Goście właściwie dopiero w 75. minucie spotkania doszli do głosu, ale Eriksen mając odsłoniętą właściwie całą bramkę oddał wyraźnie niecelny strzał z dystansu. Chwilę później Duńczyk posłał świetne podanie za linię obrony do Alliego, ale naciskany przez Smallinga młody Anglik tylko trącił piłkę butem i nie trafił w bramkę. United odpowiedzieli natychmiast, ale strzał Lukaku głową trafił tylko w słupek.

Przełom nastąpił w końcówce meczu. Lukaku zgrał głową dalekie podanie de Gei, a Anthony Martial wyprzedził Diera i po nodze Vertonghena skierował piłkę do siatki. Man Utd był na prowadzeniu.

Tottenham przeszedł do ofensywy, ale w starciu ze zwartą defensywą „Czerwonych Diabłów” nie potrafił nic wskórać. Dzięki odkryciu się gości United mieli świetną szansę na ustalenie wyniku meczu na 2:0, ale Jesse Lingard w charakterystycznym dla siebie fatalnym stylu zmarnował sytuację sam na sam z bramkarzem.

Mauricio Pochettino nie wygrał wyjazdowego meczu z zespołem z czołówki od 14 lutego 2016 roku, a dziś odniósł szóstą porażkę z José Mourinho.
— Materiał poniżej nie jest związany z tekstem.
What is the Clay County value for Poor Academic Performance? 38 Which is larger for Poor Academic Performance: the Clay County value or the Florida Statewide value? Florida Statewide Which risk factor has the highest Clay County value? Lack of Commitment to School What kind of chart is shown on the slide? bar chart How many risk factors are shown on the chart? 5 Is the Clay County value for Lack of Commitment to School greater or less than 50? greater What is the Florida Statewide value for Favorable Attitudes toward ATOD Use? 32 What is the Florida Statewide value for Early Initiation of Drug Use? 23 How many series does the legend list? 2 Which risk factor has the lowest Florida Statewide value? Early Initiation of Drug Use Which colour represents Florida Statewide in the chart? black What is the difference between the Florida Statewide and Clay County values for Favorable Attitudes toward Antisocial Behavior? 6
Man Utd wygrał z Tottenhamem na Old Trafford po raz czwarty z rzędu i po raz czwarty nie stracił przy tym bramki, ale na otwieranie szampanów jeszcze za wcześnie – wygrana z Tottenhamem nie oznacza, że nadchodzący mecz na Stamford Bridge traci na znaczeniu.

Manchester United – Tottenham 1:0 (0:0)
Bramka:
Martial 81′

Man Utd: de Gea – Valencia, Bailly, Jones, Smalling, Young (Darmian 90+3′) – Matić, Herrera – Mchitarjan (Lingard 65′), Rashford (Martial 70′), Lukaku.
Niewykorzystane zmiany: Romero, Blind, McTominay, Mata.

Tottenham: Lloris – Aurier, Alderweireld, Vertonghen, Davies – Dier, Winks, Sissoko (Dembélé 62′) – Eriksen, Alli, Son (Llorente 62′).
Niewykorzystane zmiany: Vorm, Sánchez, Rose, Trippier, N’Koudou.